For decades, Oklahoma politicians vowed they could defy the laws of financial reality by giving state retirees ever-larger benefit checks without paying for those benefits, without any impact on other taxpayers, and without any impact on the rest of state government.
Rather than provide “money for nothing” to retirees, however, those politicians instead saddled Oklahomans with enormous unfunded liabilities that left current teachers and state workers with an unsecure retirement and forced the diversion of millions of dollars from schools, roads, and other needs.
There were 19 “cost of living” adjustments (COLAs) provided to state employees from 1975 to 2008, and most were approved without any funding. So how did lawmakers “pay” for those COLAs? By raiding pension assets again and again and again. It didn’t take long before Oklahoma had some of the worst-funded state pension systems in the nation. The teachers’ retirement system was in especially bad shape with a funded ratio that hovered around just 50 percent.
Thanks to several reform laws passed in the last decade, the situation has improved dramatically. One of the most significant reforms was to require full funding for benefit increases (imagine that!). But legislation filed in 2019, which could advance in 2020, would evade that requirement and provide increased retirement benefits without funding. Instead, it would raid state pensions of more than $850 million, according to estimates.
One doesn’t have to be a certified public accountant (although I am) to know where we’re headed with such legislation: back where we started.
The impact of past pension raids continues to be felt throughout the state. For one thing, lawmakers have had to direct hundreds of millions of dollars in additional funding to the existing system to shore it up. That’s money that would have otherwise gone to other needs like schools, roads, and public safety. Remember in 2018 when legislators claimed they had to raise taxes to cover expenses? Those tax increases are one logical outcome of state pension raids.
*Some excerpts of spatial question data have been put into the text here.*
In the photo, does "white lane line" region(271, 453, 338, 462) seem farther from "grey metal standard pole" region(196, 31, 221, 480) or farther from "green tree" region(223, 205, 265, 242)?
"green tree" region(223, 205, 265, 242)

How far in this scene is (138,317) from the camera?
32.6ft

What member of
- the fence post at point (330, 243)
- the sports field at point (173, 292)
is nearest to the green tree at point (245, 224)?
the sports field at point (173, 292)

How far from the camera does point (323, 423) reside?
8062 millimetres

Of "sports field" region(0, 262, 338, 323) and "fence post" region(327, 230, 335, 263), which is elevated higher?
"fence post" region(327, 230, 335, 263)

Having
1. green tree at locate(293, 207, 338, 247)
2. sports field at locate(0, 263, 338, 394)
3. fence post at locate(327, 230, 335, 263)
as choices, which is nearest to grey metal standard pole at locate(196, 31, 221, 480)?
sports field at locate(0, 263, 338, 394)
Rather than repeat a regrettable part of our history, lawmakers need to embrace real reform. That means not only admitting that pension benefits should be funded, even if that means legislators must provide less spending to other state agencies, but also overhauling the system.
Today’s workforce is highly mobile, and the 20-something who hires on as an educator or support personnel today probably won’t remain there for the next three decades. Plus, the current outdated defined-benefit plans provide employees no asset that can be passed on to help other family members or their future generations. It’s time to provide all non-hazard-duty government workers with a 401(k)-style retirement plan whose assets follow them when they leave a government job.
Oklahoma needs a modern retirement system fitted to the needs of modern workers, not a “greatest hits” rerun of the failed financial policies of the past.